EXERCISE TASKS –
(a) Answer these questions from the blog entry on two multiplication algorithms, one line each:
(i) Who discovered Karatsuba multiplication, and in what year?
(ii) In what order does the long multiplication function store digits?
(iii) Karatsuba reduces the number of multiplications from how many to how many?
(b) Continue the blog entry on two multiplication algorithms from its last sentence.

DOCUMENT SECTION –
┄┄┄┄┄┄┄┄┄┄

Blog Entry © Wednesday, February 4, 2026, by James Pate Williams, Jr. and the Microsoft Copilot Two Multiplication Algorithms from Wikipedia

[BEGIN COPILOT TEXT]

## Introduction

This small C++ console program implements two classical multiplication algorithms:

**long multiplication** (the grade‑school method) and **Karatsuba multiplication**, the first sub‑quadratic multiplication algorithm discovered (Anatoly Karatsuba, 1960).

My goal here is not to optimize or modernize the algorithms, but to preserve their structure in a clear, readable form. The implementations follow the versions presented in the Wikipedia “Multiplication” article as faithfully as possible.

The code is intentionally simple and procedural. It uses 1‑based indexing for digit arrays because that mirrors the mathematical notation more closely than 0‑based indexing.

## Long Multiplication

This function implements the classical long multiplication algorithm in an arbitrary base.

Digits are stored in reverse order (least significant digit first), which simplifies carry propagation.

The implementation below is intentionally direct and mirrors the textbook algorithm step‑by‑step

## Karatsuba Multiplication (Base 10)

This is a minimal, non‑recursive implementation of the Karatsuba method.

The inputs are split into high and low parts:

x = x_1 * B ^ m + x_0

y = y_1 * B ^ m + y_0

Karatsuba reduces the number of multiplications from 4 to 3 by computing:

z = x * y = z_2 *B ^ 2m + z_1 * B ^ m + z_0

This implementation follows the Wikipedia pseudocode closely.

┄┄┄┄┄┄┄┄┄┄

INFORMATION –

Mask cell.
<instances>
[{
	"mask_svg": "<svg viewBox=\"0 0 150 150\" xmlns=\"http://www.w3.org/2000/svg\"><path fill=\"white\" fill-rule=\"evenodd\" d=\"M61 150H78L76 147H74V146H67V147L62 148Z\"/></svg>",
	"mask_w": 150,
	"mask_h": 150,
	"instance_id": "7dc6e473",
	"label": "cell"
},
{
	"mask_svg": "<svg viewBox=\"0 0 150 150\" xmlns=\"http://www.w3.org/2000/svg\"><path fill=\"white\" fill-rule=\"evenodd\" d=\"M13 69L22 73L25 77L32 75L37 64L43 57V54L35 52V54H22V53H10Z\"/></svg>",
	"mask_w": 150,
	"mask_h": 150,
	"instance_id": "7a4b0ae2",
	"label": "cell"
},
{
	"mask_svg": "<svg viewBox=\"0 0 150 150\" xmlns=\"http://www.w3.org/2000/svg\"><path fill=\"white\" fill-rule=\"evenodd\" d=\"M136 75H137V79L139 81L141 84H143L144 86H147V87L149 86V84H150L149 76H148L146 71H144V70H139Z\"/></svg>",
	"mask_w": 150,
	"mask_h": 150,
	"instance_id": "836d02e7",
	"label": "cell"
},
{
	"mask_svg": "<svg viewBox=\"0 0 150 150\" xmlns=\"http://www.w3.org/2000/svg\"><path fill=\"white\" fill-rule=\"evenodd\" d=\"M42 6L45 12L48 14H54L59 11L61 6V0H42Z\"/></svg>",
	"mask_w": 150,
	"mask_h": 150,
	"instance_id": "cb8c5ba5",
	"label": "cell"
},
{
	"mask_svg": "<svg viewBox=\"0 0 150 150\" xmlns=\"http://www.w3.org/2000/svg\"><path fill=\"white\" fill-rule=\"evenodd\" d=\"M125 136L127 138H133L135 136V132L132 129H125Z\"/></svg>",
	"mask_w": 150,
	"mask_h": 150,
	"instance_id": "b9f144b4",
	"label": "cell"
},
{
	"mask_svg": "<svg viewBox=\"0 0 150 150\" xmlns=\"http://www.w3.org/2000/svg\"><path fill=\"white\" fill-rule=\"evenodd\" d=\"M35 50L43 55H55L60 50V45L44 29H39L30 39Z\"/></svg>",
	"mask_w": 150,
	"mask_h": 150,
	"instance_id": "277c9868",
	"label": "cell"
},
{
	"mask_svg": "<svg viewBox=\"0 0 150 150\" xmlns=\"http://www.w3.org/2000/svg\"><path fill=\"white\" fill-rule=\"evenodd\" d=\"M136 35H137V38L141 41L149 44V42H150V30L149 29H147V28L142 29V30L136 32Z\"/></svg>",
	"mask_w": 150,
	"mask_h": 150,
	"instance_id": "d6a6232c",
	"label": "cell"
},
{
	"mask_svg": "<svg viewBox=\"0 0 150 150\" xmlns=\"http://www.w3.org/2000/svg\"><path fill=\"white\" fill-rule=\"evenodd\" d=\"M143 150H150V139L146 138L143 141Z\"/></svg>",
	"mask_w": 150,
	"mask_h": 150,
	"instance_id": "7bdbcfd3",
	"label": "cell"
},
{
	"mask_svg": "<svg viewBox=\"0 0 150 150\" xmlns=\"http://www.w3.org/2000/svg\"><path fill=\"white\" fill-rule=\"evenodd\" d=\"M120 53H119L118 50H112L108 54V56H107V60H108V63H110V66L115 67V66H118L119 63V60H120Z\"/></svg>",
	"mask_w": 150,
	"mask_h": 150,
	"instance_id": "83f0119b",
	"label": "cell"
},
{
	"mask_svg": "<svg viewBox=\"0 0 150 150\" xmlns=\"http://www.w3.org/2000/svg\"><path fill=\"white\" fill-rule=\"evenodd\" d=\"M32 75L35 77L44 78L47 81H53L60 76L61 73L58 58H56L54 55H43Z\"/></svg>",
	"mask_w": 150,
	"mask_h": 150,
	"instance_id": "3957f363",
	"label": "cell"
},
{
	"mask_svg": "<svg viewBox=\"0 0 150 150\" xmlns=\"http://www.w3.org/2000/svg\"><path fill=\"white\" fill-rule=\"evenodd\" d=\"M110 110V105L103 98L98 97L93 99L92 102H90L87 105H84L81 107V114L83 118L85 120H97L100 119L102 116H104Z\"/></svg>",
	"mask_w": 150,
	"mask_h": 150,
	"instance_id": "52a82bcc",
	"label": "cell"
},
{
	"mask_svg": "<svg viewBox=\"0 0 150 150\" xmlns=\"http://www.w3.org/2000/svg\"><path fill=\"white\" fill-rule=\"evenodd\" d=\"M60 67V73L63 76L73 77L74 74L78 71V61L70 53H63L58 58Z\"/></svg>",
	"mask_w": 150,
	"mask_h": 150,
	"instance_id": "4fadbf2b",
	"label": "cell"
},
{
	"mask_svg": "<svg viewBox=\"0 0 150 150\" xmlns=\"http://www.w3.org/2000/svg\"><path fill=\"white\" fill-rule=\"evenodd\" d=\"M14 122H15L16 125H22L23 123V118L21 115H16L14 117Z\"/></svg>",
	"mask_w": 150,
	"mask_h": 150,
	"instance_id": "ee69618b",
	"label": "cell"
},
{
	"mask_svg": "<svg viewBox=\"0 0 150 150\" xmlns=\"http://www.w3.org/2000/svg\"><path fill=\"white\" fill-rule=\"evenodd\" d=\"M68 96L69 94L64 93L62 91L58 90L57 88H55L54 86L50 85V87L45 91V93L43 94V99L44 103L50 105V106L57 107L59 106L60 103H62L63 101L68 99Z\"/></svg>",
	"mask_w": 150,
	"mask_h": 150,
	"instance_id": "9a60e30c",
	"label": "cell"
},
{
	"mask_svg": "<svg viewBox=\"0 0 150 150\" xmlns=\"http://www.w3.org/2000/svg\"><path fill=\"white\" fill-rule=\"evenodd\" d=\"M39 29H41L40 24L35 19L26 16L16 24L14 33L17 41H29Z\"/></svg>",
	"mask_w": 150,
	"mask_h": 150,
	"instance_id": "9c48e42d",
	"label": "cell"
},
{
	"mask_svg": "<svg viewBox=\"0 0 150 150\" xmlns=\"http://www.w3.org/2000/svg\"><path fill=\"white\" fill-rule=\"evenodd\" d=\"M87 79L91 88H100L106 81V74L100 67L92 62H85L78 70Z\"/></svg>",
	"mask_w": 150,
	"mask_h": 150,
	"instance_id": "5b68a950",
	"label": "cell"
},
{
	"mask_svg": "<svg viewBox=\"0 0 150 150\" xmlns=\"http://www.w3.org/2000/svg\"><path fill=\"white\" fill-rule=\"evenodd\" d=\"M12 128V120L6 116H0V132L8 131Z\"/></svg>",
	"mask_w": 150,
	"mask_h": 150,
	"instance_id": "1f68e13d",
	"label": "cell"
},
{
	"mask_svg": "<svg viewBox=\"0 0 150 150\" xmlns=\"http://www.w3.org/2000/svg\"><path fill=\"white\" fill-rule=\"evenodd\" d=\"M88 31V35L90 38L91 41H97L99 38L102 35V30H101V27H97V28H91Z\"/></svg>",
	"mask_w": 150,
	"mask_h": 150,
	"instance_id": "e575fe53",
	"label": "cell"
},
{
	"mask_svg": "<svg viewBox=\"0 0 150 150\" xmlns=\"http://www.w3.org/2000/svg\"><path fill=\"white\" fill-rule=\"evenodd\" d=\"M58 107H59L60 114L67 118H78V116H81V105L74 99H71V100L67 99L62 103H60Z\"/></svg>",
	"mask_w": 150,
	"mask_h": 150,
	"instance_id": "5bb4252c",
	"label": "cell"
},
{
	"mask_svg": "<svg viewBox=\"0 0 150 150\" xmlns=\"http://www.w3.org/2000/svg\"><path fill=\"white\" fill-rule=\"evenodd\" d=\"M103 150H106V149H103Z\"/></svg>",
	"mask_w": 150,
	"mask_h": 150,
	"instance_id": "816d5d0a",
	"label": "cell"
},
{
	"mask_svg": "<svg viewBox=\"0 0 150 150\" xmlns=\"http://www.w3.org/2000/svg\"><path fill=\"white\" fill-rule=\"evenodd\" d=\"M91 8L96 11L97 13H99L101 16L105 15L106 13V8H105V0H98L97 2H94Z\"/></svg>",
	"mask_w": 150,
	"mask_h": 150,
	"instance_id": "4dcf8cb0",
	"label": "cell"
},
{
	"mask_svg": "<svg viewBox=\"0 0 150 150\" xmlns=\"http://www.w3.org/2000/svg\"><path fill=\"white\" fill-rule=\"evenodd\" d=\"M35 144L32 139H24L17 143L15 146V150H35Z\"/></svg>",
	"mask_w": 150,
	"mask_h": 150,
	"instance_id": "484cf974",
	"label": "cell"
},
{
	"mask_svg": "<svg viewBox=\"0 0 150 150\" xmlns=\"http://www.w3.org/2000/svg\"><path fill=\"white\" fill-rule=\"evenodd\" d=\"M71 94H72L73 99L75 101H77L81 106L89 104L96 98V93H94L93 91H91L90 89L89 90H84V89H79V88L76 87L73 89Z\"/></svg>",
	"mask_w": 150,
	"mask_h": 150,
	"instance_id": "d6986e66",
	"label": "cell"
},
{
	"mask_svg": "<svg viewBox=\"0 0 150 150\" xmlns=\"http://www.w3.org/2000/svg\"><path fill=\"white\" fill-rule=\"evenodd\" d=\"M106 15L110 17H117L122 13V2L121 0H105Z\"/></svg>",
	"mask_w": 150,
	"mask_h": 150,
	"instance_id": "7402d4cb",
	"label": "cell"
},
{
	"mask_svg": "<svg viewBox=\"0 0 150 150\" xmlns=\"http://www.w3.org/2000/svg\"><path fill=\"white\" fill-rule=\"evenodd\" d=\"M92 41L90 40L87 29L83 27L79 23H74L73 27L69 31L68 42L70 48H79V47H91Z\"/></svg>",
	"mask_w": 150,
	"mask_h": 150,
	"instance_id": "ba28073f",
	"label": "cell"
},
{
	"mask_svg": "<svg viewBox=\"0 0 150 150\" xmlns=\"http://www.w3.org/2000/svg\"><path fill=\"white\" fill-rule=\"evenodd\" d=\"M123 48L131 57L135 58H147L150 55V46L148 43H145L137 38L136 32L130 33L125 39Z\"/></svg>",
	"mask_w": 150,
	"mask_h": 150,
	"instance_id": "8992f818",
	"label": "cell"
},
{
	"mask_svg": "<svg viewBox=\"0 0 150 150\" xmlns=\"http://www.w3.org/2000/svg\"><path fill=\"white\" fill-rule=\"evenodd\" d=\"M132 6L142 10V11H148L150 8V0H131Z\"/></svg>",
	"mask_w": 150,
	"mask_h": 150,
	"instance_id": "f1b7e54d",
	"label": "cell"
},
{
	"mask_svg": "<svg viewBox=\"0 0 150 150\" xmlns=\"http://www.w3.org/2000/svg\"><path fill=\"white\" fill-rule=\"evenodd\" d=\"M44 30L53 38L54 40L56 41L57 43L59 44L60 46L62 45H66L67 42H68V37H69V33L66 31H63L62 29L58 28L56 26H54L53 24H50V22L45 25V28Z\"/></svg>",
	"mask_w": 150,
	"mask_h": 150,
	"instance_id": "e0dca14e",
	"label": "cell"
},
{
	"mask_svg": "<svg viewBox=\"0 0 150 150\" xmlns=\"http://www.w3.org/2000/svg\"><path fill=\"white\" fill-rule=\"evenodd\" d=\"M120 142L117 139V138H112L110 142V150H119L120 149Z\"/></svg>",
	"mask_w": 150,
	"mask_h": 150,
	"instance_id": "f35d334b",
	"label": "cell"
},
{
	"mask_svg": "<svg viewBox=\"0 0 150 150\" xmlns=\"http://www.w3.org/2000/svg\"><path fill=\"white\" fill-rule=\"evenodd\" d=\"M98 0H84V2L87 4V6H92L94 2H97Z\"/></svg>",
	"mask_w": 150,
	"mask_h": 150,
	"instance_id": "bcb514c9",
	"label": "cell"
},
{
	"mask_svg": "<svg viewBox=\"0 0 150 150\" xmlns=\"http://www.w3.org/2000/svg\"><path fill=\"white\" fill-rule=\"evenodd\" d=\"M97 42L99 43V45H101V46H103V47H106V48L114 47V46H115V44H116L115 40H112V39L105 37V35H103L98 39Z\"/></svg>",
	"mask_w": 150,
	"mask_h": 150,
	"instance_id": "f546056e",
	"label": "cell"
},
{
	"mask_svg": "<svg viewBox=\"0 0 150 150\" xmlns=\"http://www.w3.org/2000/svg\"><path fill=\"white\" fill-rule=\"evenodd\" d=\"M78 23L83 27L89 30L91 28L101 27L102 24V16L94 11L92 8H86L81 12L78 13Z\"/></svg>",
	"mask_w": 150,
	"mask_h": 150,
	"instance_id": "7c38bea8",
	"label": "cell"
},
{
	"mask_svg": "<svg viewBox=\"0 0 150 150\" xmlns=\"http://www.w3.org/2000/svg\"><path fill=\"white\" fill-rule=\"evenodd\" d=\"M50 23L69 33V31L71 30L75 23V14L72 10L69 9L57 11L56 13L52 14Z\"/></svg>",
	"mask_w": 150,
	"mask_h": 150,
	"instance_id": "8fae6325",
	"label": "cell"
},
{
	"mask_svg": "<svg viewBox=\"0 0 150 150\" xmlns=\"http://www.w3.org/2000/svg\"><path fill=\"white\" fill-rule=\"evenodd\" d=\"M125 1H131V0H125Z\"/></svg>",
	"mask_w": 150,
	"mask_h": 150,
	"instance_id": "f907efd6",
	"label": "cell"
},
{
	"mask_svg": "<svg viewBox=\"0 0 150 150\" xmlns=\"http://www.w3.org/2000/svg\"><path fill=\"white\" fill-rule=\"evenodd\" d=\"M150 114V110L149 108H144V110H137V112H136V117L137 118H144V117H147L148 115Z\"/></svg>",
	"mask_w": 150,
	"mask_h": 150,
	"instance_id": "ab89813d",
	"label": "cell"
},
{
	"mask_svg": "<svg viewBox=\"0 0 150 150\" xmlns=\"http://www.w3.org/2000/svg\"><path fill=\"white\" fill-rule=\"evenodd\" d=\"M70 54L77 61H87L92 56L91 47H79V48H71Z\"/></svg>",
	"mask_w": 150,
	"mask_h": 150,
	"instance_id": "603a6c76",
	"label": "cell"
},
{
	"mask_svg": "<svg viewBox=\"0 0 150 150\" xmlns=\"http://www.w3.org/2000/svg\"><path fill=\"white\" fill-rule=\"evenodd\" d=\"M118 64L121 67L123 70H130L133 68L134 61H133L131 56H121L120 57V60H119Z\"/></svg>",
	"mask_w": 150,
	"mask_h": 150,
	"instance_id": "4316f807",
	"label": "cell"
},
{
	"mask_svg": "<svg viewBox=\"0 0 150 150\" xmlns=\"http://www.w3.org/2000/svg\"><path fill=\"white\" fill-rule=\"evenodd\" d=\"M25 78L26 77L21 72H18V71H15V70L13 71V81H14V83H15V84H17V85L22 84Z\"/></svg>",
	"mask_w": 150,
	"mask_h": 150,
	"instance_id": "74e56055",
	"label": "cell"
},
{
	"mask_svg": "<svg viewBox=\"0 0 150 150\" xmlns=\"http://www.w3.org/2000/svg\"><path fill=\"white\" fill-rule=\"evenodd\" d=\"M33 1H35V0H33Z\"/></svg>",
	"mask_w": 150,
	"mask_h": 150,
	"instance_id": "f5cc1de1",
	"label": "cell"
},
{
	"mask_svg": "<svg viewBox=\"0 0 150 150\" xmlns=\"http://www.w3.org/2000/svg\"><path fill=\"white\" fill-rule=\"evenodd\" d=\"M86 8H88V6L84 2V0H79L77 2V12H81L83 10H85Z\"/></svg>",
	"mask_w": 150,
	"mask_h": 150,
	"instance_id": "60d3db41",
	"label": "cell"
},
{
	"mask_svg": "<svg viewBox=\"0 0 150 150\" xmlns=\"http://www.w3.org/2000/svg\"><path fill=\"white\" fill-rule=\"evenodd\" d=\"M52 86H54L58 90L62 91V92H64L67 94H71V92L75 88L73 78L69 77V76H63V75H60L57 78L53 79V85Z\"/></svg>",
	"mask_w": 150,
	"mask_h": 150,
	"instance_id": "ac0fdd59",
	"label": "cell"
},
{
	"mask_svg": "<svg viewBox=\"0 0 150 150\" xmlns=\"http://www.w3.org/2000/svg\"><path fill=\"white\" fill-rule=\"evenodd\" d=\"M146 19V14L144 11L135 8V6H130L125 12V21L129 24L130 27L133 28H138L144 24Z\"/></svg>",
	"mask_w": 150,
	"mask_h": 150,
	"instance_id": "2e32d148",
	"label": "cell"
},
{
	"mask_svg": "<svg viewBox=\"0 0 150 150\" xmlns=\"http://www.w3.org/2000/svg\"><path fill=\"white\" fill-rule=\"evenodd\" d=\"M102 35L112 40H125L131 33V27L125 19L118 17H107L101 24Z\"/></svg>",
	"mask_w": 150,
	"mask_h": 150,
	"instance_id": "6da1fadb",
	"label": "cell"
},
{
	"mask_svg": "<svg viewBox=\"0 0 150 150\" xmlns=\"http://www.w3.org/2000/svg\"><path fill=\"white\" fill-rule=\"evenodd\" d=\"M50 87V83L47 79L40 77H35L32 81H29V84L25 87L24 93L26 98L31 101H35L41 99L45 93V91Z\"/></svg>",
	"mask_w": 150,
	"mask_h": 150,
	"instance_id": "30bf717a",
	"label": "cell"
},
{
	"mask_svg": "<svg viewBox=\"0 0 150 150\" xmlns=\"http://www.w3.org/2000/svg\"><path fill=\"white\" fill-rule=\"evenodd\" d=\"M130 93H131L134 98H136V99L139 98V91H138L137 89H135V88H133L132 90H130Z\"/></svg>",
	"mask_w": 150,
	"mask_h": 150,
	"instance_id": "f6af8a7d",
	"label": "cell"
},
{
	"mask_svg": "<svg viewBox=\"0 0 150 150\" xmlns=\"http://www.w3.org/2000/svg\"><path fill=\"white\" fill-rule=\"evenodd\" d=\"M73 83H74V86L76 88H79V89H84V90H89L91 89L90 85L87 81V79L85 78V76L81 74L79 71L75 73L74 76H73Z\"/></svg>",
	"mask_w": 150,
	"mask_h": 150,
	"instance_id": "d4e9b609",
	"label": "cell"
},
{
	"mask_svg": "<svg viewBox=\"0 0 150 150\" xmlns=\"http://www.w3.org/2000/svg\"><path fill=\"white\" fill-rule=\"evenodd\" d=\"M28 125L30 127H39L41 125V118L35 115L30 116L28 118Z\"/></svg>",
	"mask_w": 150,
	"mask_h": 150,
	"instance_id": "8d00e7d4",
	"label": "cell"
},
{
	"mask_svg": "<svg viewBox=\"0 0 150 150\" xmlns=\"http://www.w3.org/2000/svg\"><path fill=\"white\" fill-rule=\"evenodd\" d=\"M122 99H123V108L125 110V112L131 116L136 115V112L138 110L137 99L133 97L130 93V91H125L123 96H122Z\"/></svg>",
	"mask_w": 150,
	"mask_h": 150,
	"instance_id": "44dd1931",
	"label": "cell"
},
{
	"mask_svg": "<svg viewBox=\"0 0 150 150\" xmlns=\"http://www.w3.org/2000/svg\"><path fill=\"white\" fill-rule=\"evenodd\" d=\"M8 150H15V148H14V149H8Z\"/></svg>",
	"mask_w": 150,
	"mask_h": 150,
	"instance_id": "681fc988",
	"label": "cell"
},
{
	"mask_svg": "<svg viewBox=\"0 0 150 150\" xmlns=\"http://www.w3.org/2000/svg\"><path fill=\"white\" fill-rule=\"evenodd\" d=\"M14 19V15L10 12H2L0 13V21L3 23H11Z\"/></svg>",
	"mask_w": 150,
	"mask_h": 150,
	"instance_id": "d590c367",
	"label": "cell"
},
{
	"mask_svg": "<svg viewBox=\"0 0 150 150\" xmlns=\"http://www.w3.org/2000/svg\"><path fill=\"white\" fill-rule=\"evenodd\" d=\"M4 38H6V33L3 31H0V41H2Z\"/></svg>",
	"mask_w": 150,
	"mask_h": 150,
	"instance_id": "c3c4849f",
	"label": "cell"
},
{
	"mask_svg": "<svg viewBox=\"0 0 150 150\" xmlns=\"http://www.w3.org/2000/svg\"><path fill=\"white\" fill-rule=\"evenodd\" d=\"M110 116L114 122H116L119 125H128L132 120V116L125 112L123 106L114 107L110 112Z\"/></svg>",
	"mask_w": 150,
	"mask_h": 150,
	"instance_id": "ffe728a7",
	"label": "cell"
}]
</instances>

┄┄┄┄┄┄┄┄┄┄

RESPONSES BY TASK –
(a)
(i) Anatoly Karatsuba, in 1960.
(ii) In reverse order, with the least significant digit first.
(iii) From 4 to 3.

(b)
[END COPILOT TEXT]

#pragma once

class MyAlgorithms
{

public:

	static void LongMultiplication(
		int base, int p, int q, int& pSize,
		std::vector<int> a,
		std::vector<int> b,
		std::vector<int>& product
	);

	static void KaratsubaBase10(
		int x0, int x1, int y0, int y1,
		int B, int m, long long& z);
};

#include "pch.h"
#include "MyAlgorithms.h"

void MyAlgorithms::LongMultiplication(
	int base, int p, int q, int& pSize,
	std::vector<int> a, std::vector<int> b,
	std::vector<int>& product)
{
	pSize = p + q;
	product.resize(pSize + 1LL);

	for (int b_i = 1; b_i <= q; b_i++)
	{
		int carry = 0;

		for (int a_i = 1; a_i <= p; a_i++)
		{
			product[static_cast<long long>(a_i) + b_i - 1LL] +=
				carry + a[a_i] * b[b_i];
			carry = product[static_cast<long long>(a_i) + b_i - 1] / base;
			product[static_cast<long long>(a_i) + b_i - 1] =
				product[static_cast<long long>(a_i) + b_i - 1] % base;
		}

		product[static_cast<long long>(b_i) + p] = carry;
	}
}

void MyAlgorithms::KaratsubaBase10(
	int B, int m, int x0, int x1,
	int y0, int y1, long long& z)
{
	int pb = static_cast<int>(pow(B, m));
	int x = x1 * pb + x0;
	int y = y1 * pb + y0;
	int z2 = x1 * y1;
	int z1 = x1 * y0 + x0 * y1;
	int z0 = x0 * y0;

	z = z2 * static_cast<int>(pow(B, 2 * m)) + z1 * pb + z0;
}

#include "MyAlgorithms.h"

static void DoLongMultiplication()
{
	int base = 0, p = 0, q = 0, pSize = 0;
	char line[128] = "";
	char inputaStr[128] = "";
	char inputbStr[128] = "";
	char* aReverseStr = nullptr;
	char* bReverseStr = nullptr;
	std::cout << "Enter base = ";
	std::cin.getline(line, 128);
	base = atoi(line);
	std::cout << "a = ";
	std::cin.getline(inputaStr, 128);
	std::cout << "b = ";
	std::cin.getline(inputbStr, 128);
	aReverseStr = _strrev(inputaStr);
	bReverseStr = _strrev(inputbStr);
	p = static_cast<int>(strlen(aReverseStr));
	q = static_cast<int>(strlen(bReverseStr));
	pSize = p + q;
	std::vector<int> a(p + 1);
	std::vector<int> b(q + 1);
	std::vector<int> ab(p + q + 1);
	std::vector<int> product;

	for (int i = 1; i <= p; i++)
		a[i] = aReverseStr[i - 1] - '0';

	for (int i = 1; i <= q; i++)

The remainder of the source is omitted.